My concern is that she may be too young for traditional adult ACL surgery. A New York Times article earlier this year talked about the risks. Two passages:
The standard and effective treatment for such an injury in adults is surgery. But the operation poses a greater risk for children and adolescents who have not finished growing because it involves drilling into a growth plate, an area of still-developing tissue at the end of the leg bone.
And here's the scary part for growing teens:
But the standard A.C.L. repair operation, with its drilling into the growth plate, may cause permanent damage to the still-growing bones of young children. After drilling, surgeons replace the torn ligament with a tendon taken from elsewhere in the body, like the hamstring, or from a cadaver. But if the drilling damages a child’s growth plate, the leg bone will not develop normally.
That happened recently to a 14-year-old boy who was referred to Dr. Freddie H. Fu, an orthopedic surgeon at the University of Pittsburgh. A year after the operation, Dr. Fu said, the leg with the repair was bowed 20 degrees on one side and was shorter than the other leg.

- [Data extract]
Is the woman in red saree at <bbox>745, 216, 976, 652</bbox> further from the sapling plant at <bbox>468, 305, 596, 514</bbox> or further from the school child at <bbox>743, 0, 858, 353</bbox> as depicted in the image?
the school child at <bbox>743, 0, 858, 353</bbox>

- [Work request]
Continue the text about ACL surgery risks for young patients, picking up after its last sentence.

- [Answer to this problem]
“I had to go in on the other side and stop the growth,” Dr. Fu said. “Now, about six months later, the leg is still crooked. There still is a two-inch difference in length which I have to fix.” The boy, he said, “will be a little bit shorter” as a result, although both legs will be the same length.
I'm not a doctor, but I'm encouraging Brooke to show the article to her parents.
For us adult ACL recoverees, we can nod our heads along with this passage from the article (boldface added by me):
Every orthopedist is familiar with A.C.L. tears, but in adults. It is “the most common and most dreaded injury in professional sports,” Dr. Kocher said. The well-established operation to repair it often results in a full return to function. And doctors often recommend that adults have the operation because without the ligament the knee is not stable.